Review by Ian Keogh
Dick Grayson is working undercover for an independent covert agency called Spyral. They have an agenda, he’s not sure what it is, and the conclusion to the previous We All Die at Dawn threw everything into the air. It’s fired a hole right through the certainty of Dick’s mission. Further complicating matters is a lack of contact from Batman, on whose behalf Dick infiltrated Spyral, and that someone is murdering Spyral’s agents, and these aren’t an infinite commodity. When you’re involved with organisation that specialises in misdirection, truth is well hidden. Another problem with that is when someone you instinctively don’t trust imparts some credible information, it may be worth paying attention.

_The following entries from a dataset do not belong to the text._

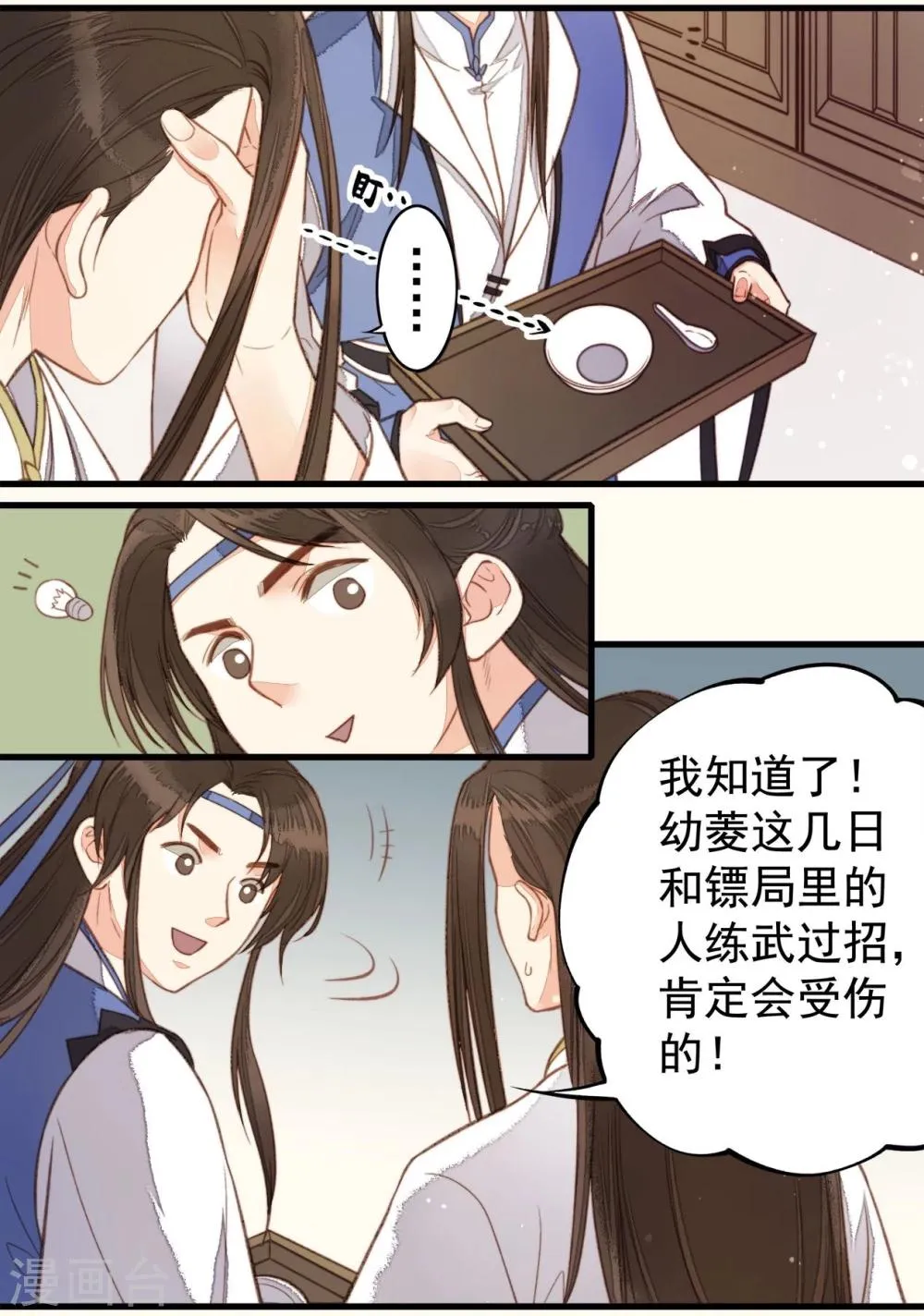第43话 第28页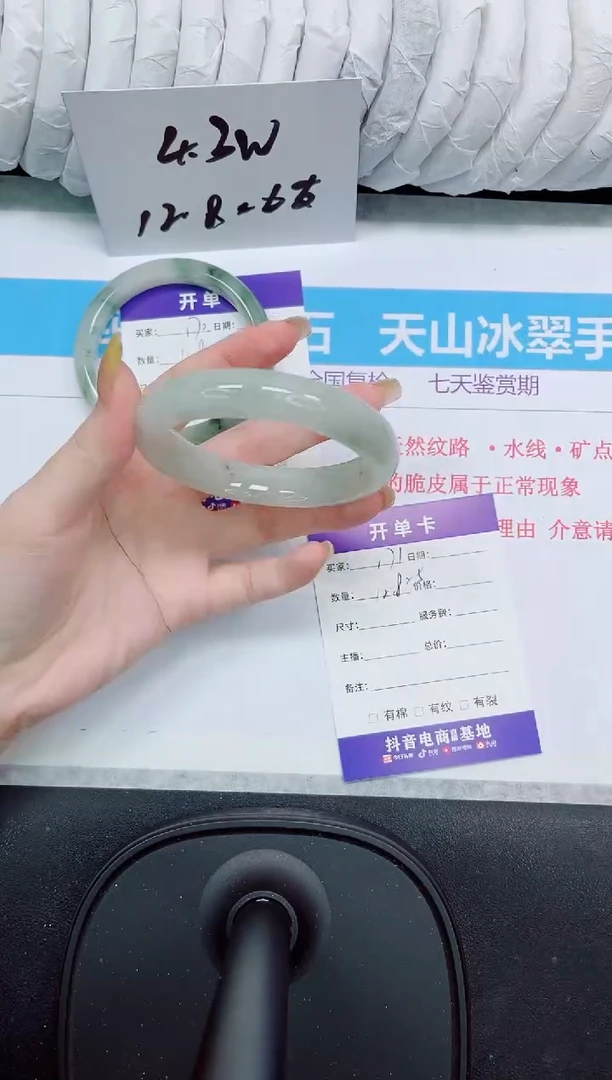 石英质玉手镯未镶嵌171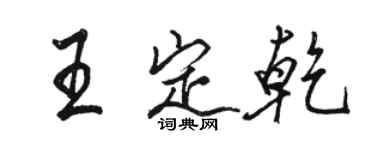 駱恆光王定乾行書個性簽名怎么寫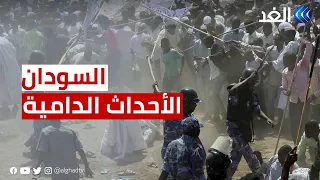 السودان مراسل الغد يرصد الأوضاع في النيل الأزرق بعد الأحداث الدامية 
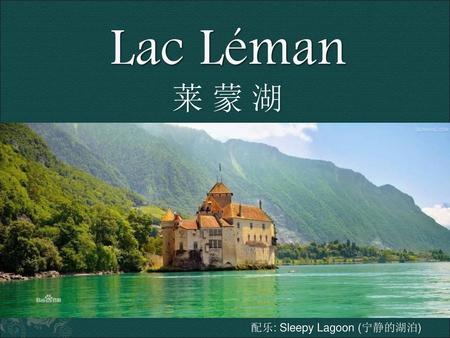 Lac Léman 莱 蒙 湖 配乐: Sleepy Lagoon (宁静的湖泊).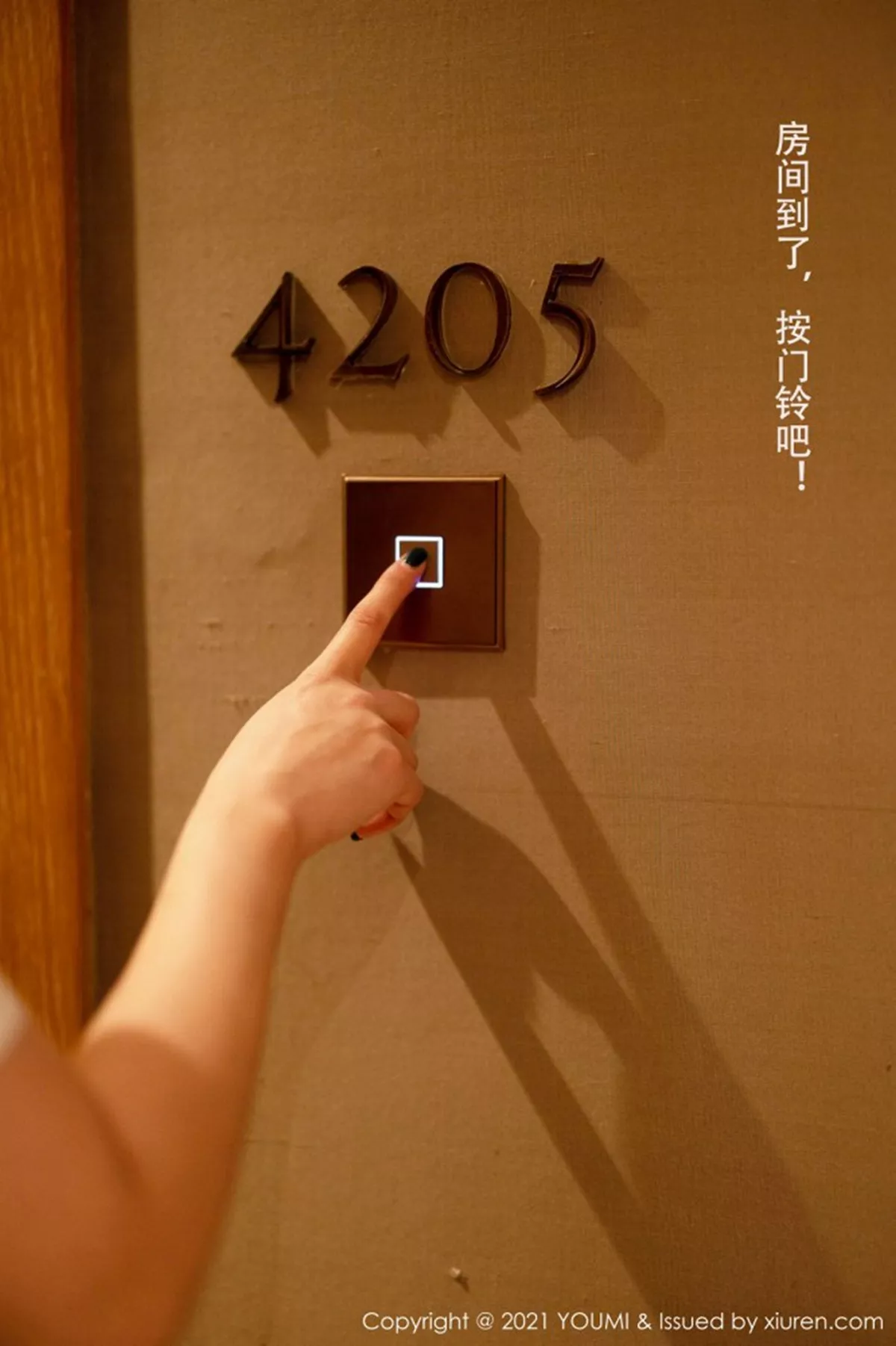 图片[9]-[YouMi尤蜜荟]第605期尤妮丝写真-秀人资源网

Writers Tom King and Tim Seeley continue to recast Dick Grayson as James Bond, more so than ever in Nemesis as the locations and garb underline the comparison. It makes for a couple of opening chapters that prioritise action glamour at the expense of plot, but they lead into an excellent sequence of Dick having to confront himself. Yes, that’s a superhero comic standby, but it surely can’t have been carried off with as much panache as here. The core even withstands one of the hoariest of fiction clichés at its heart. It’s also a reminder of why Grayson frustrates as a series. It proceeds at a slightly better than average rate, yet every volume presents one or two chapters elevated above the general standard, and this is it for Nemesis.
Not that the remainder can be discounted. Dick discovers the reason behind one of his problems, and needs to make the acquaintance of some old friends. They, of course, believe he’s dead.
To date Mikel Janín’s art has been an impressive combination of action dynamics and imaginative layouts, but no matter how good an artist is, there comes a time when familiarity trumps wonder. Janín seems well aware of this, and ensures that every now and then there’s a page that really takes the breath away. Look for Dick escaping a well known foe, for instance, or a spiral layout reflecting the series theme.
Alvaro Martinez illustrates what was the second Grayson annual, very well actually, but it’s a bitty piece with some nice scenes and a neat way out of a problem, but no real thread. A persistence in using the preposterous Mark of Cain thugs – the top trumps addicts of the villainy set – is puzzling, and the other villain used has always been characterless.
The next volume is A Ghost in the Tomb.